● Dataset records:
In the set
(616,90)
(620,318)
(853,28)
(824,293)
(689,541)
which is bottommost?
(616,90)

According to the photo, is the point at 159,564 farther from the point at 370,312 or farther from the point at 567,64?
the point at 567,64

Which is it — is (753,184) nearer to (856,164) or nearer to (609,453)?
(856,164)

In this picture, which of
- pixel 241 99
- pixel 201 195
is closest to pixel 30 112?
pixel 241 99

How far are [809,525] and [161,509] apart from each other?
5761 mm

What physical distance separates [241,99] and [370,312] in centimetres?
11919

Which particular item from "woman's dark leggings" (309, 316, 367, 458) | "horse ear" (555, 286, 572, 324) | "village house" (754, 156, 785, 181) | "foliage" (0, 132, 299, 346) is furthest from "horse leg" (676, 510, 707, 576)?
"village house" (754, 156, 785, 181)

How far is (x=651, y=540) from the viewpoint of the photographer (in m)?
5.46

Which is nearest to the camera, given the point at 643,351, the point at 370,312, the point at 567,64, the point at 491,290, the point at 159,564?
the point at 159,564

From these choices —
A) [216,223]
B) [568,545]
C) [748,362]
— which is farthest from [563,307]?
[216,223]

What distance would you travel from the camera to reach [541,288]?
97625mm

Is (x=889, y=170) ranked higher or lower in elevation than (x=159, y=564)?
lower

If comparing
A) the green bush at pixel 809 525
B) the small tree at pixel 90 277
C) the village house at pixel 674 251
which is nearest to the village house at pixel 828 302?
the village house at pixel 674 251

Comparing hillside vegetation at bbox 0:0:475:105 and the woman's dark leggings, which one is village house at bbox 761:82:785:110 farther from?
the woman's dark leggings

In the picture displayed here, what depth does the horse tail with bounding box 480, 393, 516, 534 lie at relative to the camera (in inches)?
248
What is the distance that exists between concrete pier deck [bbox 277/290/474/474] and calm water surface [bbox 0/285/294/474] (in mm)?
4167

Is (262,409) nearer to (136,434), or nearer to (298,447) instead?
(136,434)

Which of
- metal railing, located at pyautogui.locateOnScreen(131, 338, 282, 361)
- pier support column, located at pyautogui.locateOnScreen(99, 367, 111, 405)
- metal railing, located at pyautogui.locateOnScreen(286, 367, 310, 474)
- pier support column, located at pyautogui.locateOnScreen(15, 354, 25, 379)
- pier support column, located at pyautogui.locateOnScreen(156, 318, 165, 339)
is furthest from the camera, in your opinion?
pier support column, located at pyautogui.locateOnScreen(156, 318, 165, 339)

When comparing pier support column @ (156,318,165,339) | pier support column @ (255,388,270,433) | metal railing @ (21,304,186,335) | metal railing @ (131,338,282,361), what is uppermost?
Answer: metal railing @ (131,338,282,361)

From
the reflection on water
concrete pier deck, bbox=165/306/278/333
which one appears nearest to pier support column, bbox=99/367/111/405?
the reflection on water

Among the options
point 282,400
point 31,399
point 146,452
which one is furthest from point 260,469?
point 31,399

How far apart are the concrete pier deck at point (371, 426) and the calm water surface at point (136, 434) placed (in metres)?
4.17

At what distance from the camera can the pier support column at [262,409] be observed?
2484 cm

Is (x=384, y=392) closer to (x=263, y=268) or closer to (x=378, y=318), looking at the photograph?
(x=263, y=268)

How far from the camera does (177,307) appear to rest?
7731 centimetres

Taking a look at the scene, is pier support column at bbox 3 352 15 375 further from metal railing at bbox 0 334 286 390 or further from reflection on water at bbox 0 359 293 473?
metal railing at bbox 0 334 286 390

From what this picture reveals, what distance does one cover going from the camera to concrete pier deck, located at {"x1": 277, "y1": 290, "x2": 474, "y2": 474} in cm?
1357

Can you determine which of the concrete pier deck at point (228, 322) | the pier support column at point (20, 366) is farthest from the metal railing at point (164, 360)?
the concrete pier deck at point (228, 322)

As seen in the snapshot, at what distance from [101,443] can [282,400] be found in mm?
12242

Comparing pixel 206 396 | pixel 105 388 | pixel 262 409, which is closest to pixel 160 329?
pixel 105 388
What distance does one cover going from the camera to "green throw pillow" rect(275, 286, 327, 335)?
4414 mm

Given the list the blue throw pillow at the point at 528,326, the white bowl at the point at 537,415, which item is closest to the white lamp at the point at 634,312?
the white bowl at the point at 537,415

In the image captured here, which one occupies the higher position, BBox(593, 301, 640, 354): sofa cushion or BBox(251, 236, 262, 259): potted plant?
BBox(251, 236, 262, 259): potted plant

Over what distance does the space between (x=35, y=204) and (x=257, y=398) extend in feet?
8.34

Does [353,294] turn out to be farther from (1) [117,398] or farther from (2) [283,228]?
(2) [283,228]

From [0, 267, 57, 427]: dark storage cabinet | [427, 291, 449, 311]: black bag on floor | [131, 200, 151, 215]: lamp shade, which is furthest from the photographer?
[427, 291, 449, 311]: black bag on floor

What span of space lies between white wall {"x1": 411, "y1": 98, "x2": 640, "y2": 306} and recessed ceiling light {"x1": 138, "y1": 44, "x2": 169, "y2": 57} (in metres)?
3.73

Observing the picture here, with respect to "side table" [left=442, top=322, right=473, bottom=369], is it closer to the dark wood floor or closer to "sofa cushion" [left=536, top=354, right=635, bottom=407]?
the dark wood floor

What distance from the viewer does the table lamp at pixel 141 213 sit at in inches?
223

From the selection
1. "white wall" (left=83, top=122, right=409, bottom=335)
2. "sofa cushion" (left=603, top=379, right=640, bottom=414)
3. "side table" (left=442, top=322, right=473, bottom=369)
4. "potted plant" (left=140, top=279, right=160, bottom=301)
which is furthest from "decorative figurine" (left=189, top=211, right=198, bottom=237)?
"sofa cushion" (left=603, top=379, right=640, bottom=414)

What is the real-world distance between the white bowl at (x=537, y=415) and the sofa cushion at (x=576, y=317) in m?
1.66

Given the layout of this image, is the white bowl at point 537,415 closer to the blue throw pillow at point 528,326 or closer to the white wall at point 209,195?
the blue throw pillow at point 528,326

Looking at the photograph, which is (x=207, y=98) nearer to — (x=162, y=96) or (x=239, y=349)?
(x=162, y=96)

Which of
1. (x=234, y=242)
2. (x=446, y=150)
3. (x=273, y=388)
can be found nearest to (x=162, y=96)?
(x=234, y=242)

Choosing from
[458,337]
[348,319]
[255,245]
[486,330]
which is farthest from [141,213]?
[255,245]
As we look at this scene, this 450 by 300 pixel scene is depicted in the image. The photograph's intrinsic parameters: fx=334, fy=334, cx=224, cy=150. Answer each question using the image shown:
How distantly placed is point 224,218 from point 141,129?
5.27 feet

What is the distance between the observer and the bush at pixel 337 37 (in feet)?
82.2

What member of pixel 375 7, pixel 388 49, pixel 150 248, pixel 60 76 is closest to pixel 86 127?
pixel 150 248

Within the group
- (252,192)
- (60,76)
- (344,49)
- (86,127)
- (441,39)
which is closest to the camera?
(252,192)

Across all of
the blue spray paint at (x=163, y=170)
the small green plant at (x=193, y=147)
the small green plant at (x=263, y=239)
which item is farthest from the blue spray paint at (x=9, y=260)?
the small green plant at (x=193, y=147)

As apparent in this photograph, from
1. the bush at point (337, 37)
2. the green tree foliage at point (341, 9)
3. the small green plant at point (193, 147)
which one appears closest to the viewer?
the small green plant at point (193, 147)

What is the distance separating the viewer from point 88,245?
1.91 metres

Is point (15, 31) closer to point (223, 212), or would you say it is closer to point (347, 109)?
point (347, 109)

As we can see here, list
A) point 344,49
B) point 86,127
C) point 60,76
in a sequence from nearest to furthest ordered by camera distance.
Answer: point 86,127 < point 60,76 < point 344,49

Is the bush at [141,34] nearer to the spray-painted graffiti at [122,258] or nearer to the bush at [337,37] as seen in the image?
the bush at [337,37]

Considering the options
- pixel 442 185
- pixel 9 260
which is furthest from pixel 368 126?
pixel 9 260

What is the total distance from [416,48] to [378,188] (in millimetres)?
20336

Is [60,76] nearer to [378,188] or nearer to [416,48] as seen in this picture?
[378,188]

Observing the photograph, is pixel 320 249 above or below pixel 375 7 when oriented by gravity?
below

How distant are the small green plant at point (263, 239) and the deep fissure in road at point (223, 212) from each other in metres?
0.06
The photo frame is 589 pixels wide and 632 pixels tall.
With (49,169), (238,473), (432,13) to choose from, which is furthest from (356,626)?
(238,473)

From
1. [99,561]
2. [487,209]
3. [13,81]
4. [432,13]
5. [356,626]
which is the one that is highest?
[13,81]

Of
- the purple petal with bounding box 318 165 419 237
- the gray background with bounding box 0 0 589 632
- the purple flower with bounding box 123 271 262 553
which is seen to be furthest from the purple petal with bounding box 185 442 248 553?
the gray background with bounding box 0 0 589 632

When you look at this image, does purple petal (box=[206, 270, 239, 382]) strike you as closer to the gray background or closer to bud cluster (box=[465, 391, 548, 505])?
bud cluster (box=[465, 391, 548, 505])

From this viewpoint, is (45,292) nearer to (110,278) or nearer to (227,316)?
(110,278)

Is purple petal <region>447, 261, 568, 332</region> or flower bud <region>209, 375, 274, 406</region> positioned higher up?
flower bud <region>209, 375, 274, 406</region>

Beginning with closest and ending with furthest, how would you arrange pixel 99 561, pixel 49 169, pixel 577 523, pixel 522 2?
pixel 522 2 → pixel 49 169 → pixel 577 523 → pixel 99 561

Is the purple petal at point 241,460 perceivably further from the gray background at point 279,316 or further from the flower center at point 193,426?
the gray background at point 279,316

● Written problem: Copy the records verbatim, from the line containing "As apparent in this photograph, from" through the line containing "1.91 metres".

● Response:
As apparent in this photograph, from
1. the bush at point (337, 37)
2. the green tree foliage at point (341, 9)
3. the small green plant at point (193, 147)
which one appears closest to the viewer?
the small green plant at point (193, 147)

What is the distance separating the viewer from point 88,245?
1.91 metres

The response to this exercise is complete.